◆ WHAT TO PRODUCE ◆
Select every line below that contains the string "statue", and copy each of those lines in full.

◆ EXTRACTED INFORMATION ◆
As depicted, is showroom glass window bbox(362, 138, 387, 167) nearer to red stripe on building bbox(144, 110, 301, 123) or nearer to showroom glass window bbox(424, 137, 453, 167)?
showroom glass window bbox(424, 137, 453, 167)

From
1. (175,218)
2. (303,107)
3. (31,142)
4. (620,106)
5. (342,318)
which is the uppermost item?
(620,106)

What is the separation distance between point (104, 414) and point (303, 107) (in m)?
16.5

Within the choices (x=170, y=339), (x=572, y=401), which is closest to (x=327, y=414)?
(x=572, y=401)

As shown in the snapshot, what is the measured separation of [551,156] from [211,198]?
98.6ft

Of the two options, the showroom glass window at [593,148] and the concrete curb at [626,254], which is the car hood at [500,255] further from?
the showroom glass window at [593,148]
==
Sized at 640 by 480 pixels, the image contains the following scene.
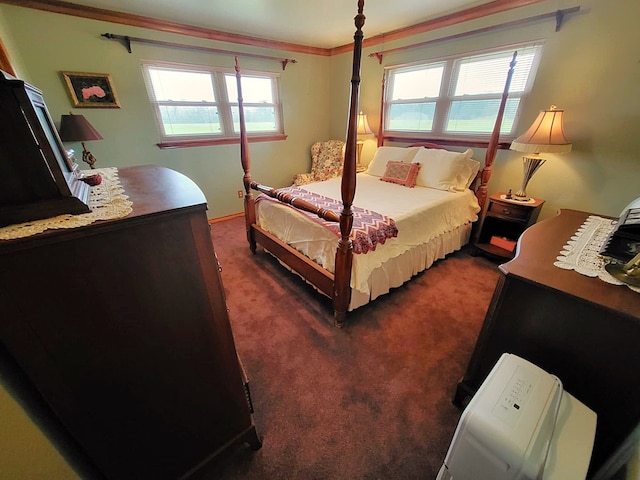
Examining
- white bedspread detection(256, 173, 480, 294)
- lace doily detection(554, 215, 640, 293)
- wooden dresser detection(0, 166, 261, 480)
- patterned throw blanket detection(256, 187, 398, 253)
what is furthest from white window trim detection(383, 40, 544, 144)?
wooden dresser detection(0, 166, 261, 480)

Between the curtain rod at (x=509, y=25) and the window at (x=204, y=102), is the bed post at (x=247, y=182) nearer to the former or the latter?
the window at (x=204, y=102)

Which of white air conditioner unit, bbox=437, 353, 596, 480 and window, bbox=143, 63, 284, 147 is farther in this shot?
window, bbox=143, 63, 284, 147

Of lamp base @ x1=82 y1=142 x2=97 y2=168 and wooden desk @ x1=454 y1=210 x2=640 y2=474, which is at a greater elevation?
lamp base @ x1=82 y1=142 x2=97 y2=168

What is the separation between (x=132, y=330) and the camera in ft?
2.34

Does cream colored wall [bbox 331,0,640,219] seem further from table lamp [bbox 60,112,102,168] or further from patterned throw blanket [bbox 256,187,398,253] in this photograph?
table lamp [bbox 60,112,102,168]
--
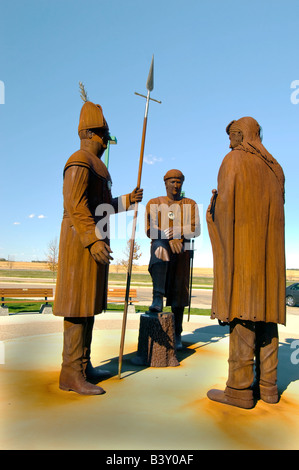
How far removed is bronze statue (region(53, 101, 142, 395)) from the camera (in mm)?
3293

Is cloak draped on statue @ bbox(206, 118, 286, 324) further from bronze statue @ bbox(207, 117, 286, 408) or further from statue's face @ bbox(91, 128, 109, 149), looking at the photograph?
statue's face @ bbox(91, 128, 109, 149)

◆ SOLUTION TO THIS PROBLEM ◆
How far removed is bronze statue (region(53, 101, 142, 395)) from the camera (in mm)?
Is cloak draped on statue @ bbox(206, 118, 286, 324) further from bronze statue @ bbox(207, 117, 286, 408) or further from statue's face @ bbox(91, 128, 109, 149), looking at the photograph?
statue's face @ bbox(91, 128, 109, 149)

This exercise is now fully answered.